To heartwire , Nigam said there were two aspects to the study. The first was a clinical question: does fish oil prevent AF recurrence? The other question was a mechanistic one, which hadn't been addressed by previous investigations. Studies have suggested that inflammation and oxidative stress contribute to the initiation of AF and its recurrence. Yet in this study, CRP and MPO were not elevated at baseline and there was no benefit of omega-3 PUFAs on these markers. This suggests that inflammation and oxidative stress might not play a role in the low-risk AF patient with a short history of the arrhythmia, he said.

What About Preventing AF?

In an editorial[2], Dr Christine Albert (Brigham and Women's Hospital, Boston, MA) agrees with the conclusions of the AFFORD investigators, stating that omega-3 PUFA supplements "cannot be recommended on the basis of the available data as therapeutic agents to prevent recurrent or incident AF."

In summing up the evidence, Albert notes that smaller studies have shown omega-3 PUFAs reduced AF recurrence after cardioversion and cardiac surgery, but these results were not replicated in larger trials. Moreover, in a meta-analysis of diverse clinical trials with omega-3 fatty acids, the pooled risk estimates suggest no benefit on arrhythmia recurrence in patients with established AF or on postoperative AF. These trials had wide heterogeneity, though, with different patient populations, designs, n-3 PUFA dosages and formations, and small sample sizes.

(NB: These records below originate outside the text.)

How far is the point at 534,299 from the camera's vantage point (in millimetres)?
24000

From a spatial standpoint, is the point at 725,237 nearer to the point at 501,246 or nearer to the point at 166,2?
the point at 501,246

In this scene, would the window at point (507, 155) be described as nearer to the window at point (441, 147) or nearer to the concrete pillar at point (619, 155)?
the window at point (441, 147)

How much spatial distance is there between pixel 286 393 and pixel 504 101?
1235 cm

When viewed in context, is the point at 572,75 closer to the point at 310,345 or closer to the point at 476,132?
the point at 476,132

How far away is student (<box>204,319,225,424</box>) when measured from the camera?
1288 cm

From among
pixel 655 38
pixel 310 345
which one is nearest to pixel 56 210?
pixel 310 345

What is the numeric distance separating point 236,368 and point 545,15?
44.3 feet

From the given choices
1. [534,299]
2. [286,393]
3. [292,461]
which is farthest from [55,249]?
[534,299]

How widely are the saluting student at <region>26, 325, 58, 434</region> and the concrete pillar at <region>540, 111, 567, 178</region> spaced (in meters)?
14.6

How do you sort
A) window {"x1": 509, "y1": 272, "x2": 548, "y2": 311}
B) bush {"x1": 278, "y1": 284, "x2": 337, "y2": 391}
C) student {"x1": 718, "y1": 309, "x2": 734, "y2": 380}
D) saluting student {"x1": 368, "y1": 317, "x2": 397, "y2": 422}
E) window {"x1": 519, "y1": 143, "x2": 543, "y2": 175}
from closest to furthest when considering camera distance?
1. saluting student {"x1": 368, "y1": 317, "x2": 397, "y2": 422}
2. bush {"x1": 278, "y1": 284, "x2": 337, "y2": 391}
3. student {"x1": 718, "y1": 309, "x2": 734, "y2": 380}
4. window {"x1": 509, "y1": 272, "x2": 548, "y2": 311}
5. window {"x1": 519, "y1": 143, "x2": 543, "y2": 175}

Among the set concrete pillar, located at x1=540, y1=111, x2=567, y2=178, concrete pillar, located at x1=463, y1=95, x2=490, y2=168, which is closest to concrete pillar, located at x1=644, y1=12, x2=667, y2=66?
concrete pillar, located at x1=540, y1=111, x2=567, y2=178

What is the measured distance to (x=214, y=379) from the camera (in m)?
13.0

"Given the potential pleiotropic actions of n-3 PUFAs, it is quite plausible that these agents might be more effective at preventing, rather than reversing, the development of the atrial substrate associated with AF and/or that longer-term therapy may be required to have a significant impact on atrial remodeling in patients with established AF," suggested Albert.

There is currently a large-scale primary-prevention study of nearly 26 000 men and women in the US treated with vitamin D3 and/or 1 g of omega-3 fatty acids. The goal of the five-year Vitamin D and Omega-3 (VITAL) trial is to determine whether the supplements reduce the risk of cancer, heart disease, and stroke in healthy individuals. It is led by Drs JoAnn Manson and Julie Buring (Brigham and Women's Hospital), and the full results are expected in 2017.

The authors report no conflicts of interest.